#### DOCUMENT TEXT:

Start of Block

Young Women Lesson 37: Caring for Our Physical Bodies

Manual 1; Excerpt from "The Sanctity of the Body," by Susan W. Tanner

This lesson was mistakenly published last week as Lesson 36.

Discussion Questions
• In what ways will caring for your body now affect your future health? How will developing healthy habits in your teens prepare you to bear and raise children?
• What are some ways that people in the world harm their bodies? In times of temptation to misuse our bodies, how can we respect them instead?
• How can good physical health contribute to good emotional health?
• How is our agency compromised when we don’t take care of our bodies?
• How do eating disorders jeopardize health, feeling the Spirit, and the future?

Excerpt from "The Sanctity of the Body," by Sister Susan W. Tanner, October 2005 General Conference:

I remember well the insecurities I felt as a teenager with a bad case of acne. I tried to care for my skin properly. My parents helped me get medical attention. For years I even went without eating chocolate and all the greasy fast foods around which teens often socialize, but with no obvious healing consequences. It was difficult for me at that time to fully appreciate this body which was giving me so much grief. But my good mother taught me a higher law. Over and over she said to me, “You must do everything you can to make your appearance pleasing, but the minute you walk out the door, forget yourself and start concentrating on others.”

End of Block

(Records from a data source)
Start of Block

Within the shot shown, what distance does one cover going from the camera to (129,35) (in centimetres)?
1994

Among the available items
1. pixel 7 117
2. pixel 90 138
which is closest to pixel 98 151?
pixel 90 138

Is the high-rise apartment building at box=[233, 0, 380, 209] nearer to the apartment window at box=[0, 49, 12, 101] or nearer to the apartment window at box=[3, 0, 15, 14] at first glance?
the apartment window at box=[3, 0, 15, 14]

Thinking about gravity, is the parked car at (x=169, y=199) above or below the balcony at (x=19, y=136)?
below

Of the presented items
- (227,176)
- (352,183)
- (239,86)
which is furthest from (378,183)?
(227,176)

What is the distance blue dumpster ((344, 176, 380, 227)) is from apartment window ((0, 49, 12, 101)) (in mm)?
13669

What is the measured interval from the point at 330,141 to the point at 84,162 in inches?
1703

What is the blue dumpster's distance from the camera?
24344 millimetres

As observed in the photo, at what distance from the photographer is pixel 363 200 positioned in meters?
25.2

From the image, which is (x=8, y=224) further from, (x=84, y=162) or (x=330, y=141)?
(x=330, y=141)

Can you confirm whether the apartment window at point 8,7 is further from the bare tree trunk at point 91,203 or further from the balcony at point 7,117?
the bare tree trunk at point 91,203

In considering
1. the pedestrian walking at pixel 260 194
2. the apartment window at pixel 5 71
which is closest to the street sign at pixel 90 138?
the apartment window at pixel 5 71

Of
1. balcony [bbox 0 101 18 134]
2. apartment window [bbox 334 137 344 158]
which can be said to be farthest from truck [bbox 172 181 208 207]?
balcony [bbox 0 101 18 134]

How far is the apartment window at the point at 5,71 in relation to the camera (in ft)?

End of Block

Can you carry on the lesson on caring for our physical bodies from the point where it stops? These records have nothing to do with the lesson text.

There it was. She was teaching me the Christlike principle of selflessness. Charity, or the pure love of Christ, “envieth not, and is not puffed up, seeketh not her own” (Moro. 7:45). When we become other-oriented, or selfless, we develop an inner beauty of spirit that glows in our outward appearance. This is how we make ourselves in the Lord’s image rather than the world’s and receive His image in our countenances. President Hinckley spoke of this very kind of beauty that comes as we learn to respect body, mind, and spirit. He said:

“Of all the creations of the Almighty, there is none more beautiful, none more inspiring than a lovely daughter of God who walks in virtue with an understanding of why she should do so, who honors and respects her body as a thing sacred and divine, who cultivates her mind and constantly enlarges the horizon of her understanding, who nurtures her spirit with everlasting truth” (“Understanding Our Divine Nature,” Liahona, Feb. 2002, 24; “Our Responsibility to Our Young Women,” Ensign, Sept. 1988, 11).

Oh, how I pray that all men and women will seek the beauty praised by the prophet—beauty of body, mind, and spirit!